The Brentano family made the acquaintance of Beethoven and Goethe at this time, in 1810 and 1812 respectively, Beethoven subsequently becoming a close family friend and a regular visitor to the Brentano home while the family was still in Vienna. He later dedicated one of his most accomplished works, the Diabelli Variations, to Antonie and two more, including his antepenultimate piano sonata, to her daughter Maximiliane.

==Immortal Beloved candidacy==

American musicologist Maynard Solomon, in his 1977 biography of Beethoven, set forth numerous arguments favouring Antonie Brentano as the intended recipient of Beethoven's "Immortal Beloved" letter, listing the known facts supporting his belief that Brentano and Beethoven had become intimately involved by the summer of 1812. Despite success in leading many Beethoven scholars to accept his hypothesis as fact, Solomon wrote, "clearly, there is no possibility of absolute certainty here, and the researcher should not exclude even the most remote possibilities". Leaving open the possibility that contradictory evidence may surface in the future, Solomon, refuted by some scholars and still supported by others, maintains that after 42 years of intervening research the most likely candidate for Beethoven's Immortal Beloved remains Antonie Brentano. His detractors are content to note that Antonie was not only married but most likely pregnant at the time of the alleged 1812 Karlsbad assignation, and Beethoven, by his own admission, faithful friend of herself, her children and her husband, was an entirely honourable man.

═══

• _Work instructions_
Extend the passage on Antonie Brentano and Beethoven's "Immortal Beloved" beyond its last sentence. The entries that come after this passage are unrelated to it.

═══

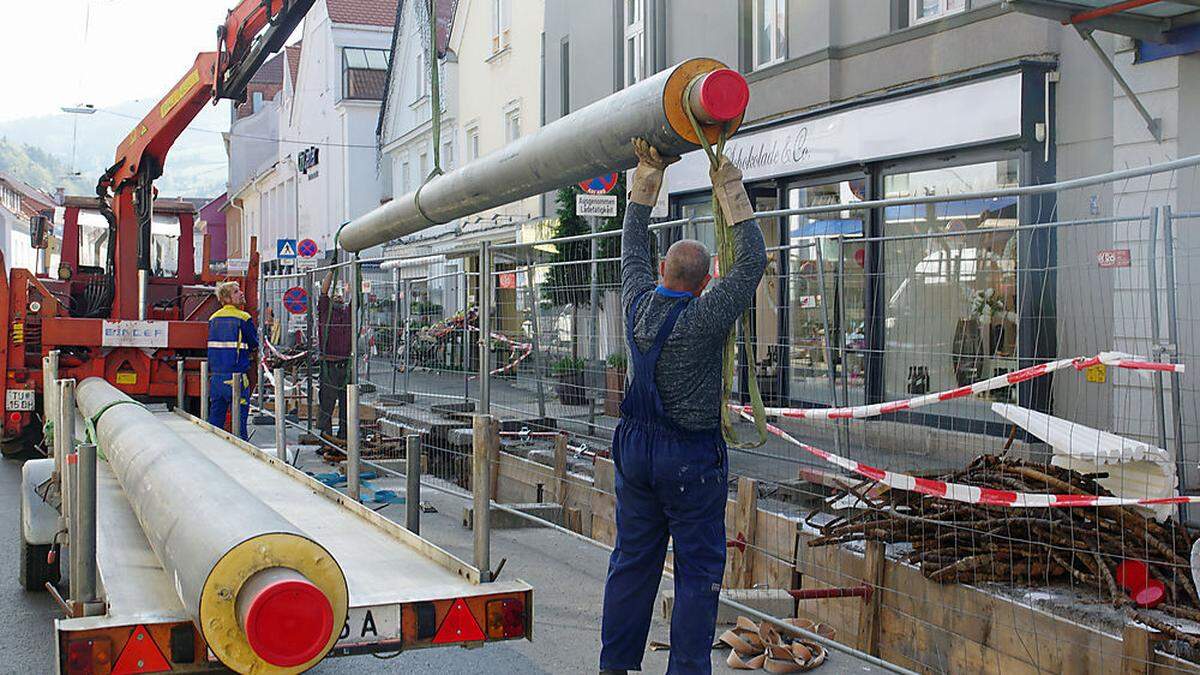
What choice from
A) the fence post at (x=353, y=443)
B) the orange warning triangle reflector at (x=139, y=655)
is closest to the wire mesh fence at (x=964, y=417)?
the fence post at (x=353, y=443)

═══

• _Response_
==Charitable work==
After the Brentanos returned from Vienna, Franz was elected a senator of Frankfurt (1816). Antonie was known as "the mother of the poor" for her work in raising funds for the poor and disenfranchised citizens of Frankfurt. She founded and ran several charities. Antonie was also one of the foremost cultural figures in Frankfurt and helped to establish a salon society there. The Brentanos entertained notables such as Goethe and the brothers Grimm both at their house in Frankfurt and at their summer home, Winkel near Rheingau.